Bankers are all sharks! Or is it just more nuanced and is a salary of 500,000 to one million euros a acceptable reward for the highly complex and responsible functions they exercise?
Louk de Wilde (69) knows the boardrooms of the banking operations from within. He started his career in the early 1980s as a young manager with a bonus of 3000 guilders and ended up as ceo of Fortis Switzerland. He earned a good salary by several tons, but became not very rich. He stopped in 2004 when mother bank Fortis got into trouble and eventually had to be taken over by the Dutch and Belgian Governments. De Wilde came in the news last year with his book Bankers never learn. In his book he explains why banks never really learn from a crisis. “You see it now to the policy of the central banks, by constantly pumping more new money into the economy. It is to make paying off debts by new debts. That leads to a new crisis in the long term. “
De Wilde lives partly in Switzerland, partly in the Netherlands and has closely followed all the commotion about the salary increase of a ton for the Board members of the ABN Amro. “First the remuneration structure of the banks for the crisis was completely out of control. It can of course not be the case that a manager can be financially independent in a few years time. They are not independent entrepreneurs, who put a product or a service on the market for their own risk. They may earn millions for all I care. But for a director or manager there are other standards.
David saw the financial excesses of the 1990s arise in business in the United States. “There was the concept of shareholder value. If the management could realize that the shares went up, they were allowed to earn everything what they wanted. That’s what came to us via England, first at the business and later also at the banks. ”
The salary of the members of the Board of ABN Amro finds de Wilde certainly not out of proportion. “You can argue whether it must be some more or less, but it’s not nearly as much as what the top in business makes. The bank salaries has become the plaything of politics. I find that sad. ” De Wilde knows from experience that it is not easy to lead a bank. “They are very complex organizations, with on the one hand, employees in the sales like to take risks and, on the other hand, the risk managers who should be on the brake pedal. You have always the trade off: what can be done and what could turn out wrong. ”
“You have to manage that your records are in order, your balance and comply with the rules of the supervisor. You have to deal with politicians. You need to make sure your have customers and manage to keep them. All of that makes you need highly qualified people. That cosst money, but then we talk not about a million or so. That is greatly exaggerated. And certainly do not award them with options or bonuses.
With bankers, so knows de Wilde, nothing human is strange. Their salary is not only to purchases or to buy a car, it is also a piece of recognition of their abilities. High salary means high regard. David: “also in my time there were all of those desks with lists, which you could see what other companies and banks paid to their top employees. Then you might step to your commissioners with the question: what are we going to do about my salary. Look what they earn at the competitor. And if you do well and you makes 60 million profit no major problems there with a high salary. “
Yet shows that many supervisors in both the public and private sector, quite easy provided very generous salary increases.
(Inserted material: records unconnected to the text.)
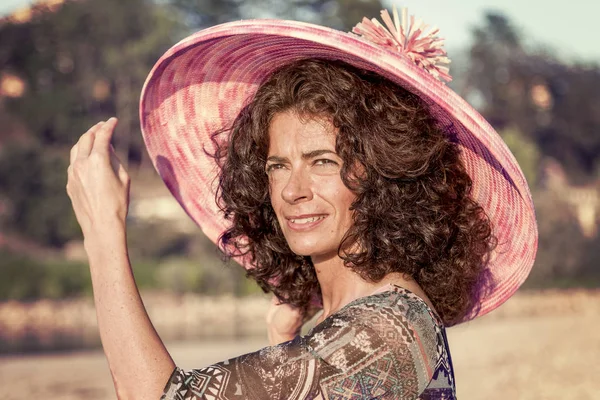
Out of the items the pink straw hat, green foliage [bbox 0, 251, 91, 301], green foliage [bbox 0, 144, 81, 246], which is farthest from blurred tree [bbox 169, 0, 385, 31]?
the pink straw hat

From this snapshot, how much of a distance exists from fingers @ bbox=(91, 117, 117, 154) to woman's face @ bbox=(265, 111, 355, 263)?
393mm

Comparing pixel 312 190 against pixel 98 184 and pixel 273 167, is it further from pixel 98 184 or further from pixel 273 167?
pixel 98 184

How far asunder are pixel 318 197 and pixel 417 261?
0.86ft

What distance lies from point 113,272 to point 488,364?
15337mm

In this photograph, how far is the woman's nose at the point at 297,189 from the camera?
6.11ft

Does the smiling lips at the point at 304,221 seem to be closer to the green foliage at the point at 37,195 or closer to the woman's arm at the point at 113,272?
the woman's arm at the point at 113,272

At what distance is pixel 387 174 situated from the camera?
1.89 meters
David: “that’s right, also there are made a lot of mistakes. But look at many of those supervisors. Some are very rich, owning itself tens of millions. Then you look very different at a salary increase of a half or a whole ton, then that employee whose job is on the line. ”
The question is whether leading a bank is ‘ Nice work ‘. David: “In my time though, I worked as general manager and CEO with a lot of pleasure. But then it was still a venerable bank manager job, like that of the notary and the mayor. That’s obviously changed.